→ **BRIEF**
Print each of the following items word for word, with nothing changed.

→ **GIVEN DATA**

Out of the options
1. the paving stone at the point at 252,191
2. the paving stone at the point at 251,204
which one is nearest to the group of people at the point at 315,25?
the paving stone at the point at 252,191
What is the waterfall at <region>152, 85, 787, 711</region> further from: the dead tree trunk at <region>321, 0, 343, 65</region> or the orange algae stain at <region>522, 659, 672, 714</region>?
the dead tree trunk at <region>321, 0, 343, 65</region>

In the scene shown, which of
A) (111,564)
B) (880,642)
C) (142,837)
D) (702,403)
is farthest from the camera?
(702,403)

→ **WRITTEN REPLY**
Out of the options
1. the paving stone at the point at 252,191
2. the paving stone at the point at 251,204
which one is nearest to the group of people at the point at 315,25?
the paving stone at the point at 252,191
What is the waterfall at <region>152, 85, 787, 711</region> further from: the dead tree trunk at <region>321, 0, 343, 65</region> or the orange algae stain at <region>522, 659, 672, 714</region>?
the dead tree trunk at <region>321, 0, 343, 65</region>

In the scene shown, which of
A) (111,564)
B) (880,642)
C) (142,837)
D) (702,403)
is farthest from the camera?
(702,403)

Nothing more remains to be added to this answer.